Fellow Experience Corps volunteer Earl Robinson spent years in the accounting and finance world before leaving in his early 50s, but he didn’t find enjoyment in his retirement. “I was F Fsitting at home, wasting away,” he says. “I was gaining weight. My health started deteriorating.”
One day, he saw an ad for the AARP Foundation Experience Corps and “I said ‘this is an opportunity to reach out to the community and to help young minds, young kids, and to meet other seniors and other people around my age’,” he says.
That was three years ago and today he volunteers five days a week at Patterson Elementary and four days a week at an after-school program, both in DC, doing oneon-one, small group and literary assistance for teachers of grades pre-K to third.
Initially, the 56-year-old only planned to do a few days a week, but the children kept asking him to come back so he added more days to volunteer. “They started learning more,” he says. “They started picking up faster and started moving a little bit quicker in their learning.
To see that lightbulb come on, they start lighting up. They become more involved with the class and with me tutoring them.”
The DC resident has been asked by others why he gives so much time to the students. His answer is simple: Because they need it. “It’s a win-win,” he says. “I am also winning and they are winning.”

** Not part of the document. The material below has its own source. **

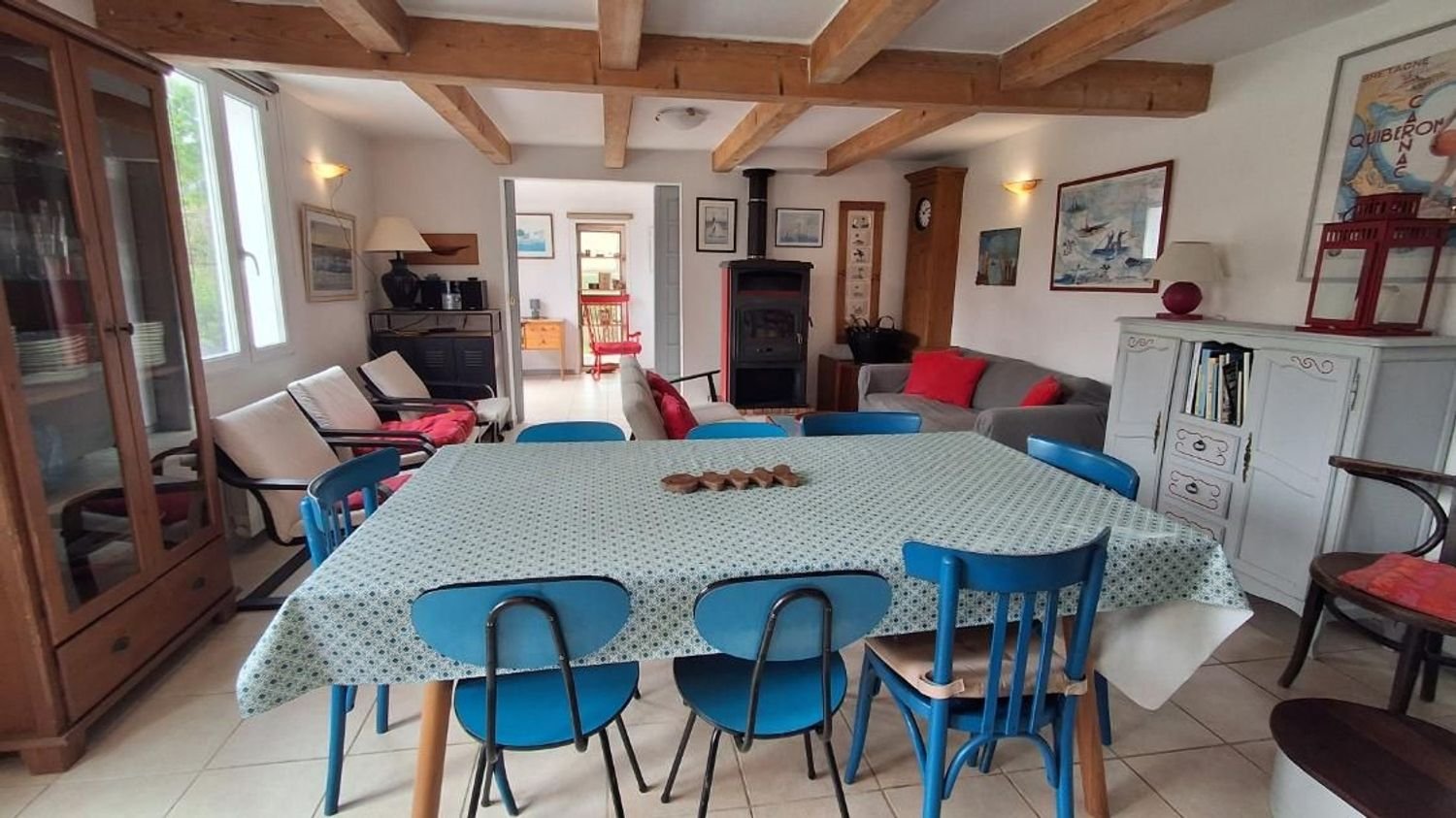 Maison à vendre, 81m², Le Palais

Robinson enjoys seeing the children grow. The first class of children he tutored are now in fourth grade and are overjoyed to see him in the school hallways. He feels the volunteering has given him a purpose. “I think after you hit a certain age, you feel that you’ve done everything you needed to do in life, but your life is continuing to go on,” Robinson says. “You have to fill your life with something. If you are just sitting at home watching television, there is not a purpose there. When you are giving back, whether it is one day a week or five days a week, you are still giving back to someone other than yourself and you feel more satisfied. Well, I do. I feel more satisfied that I am doing something for someone else other than myself.”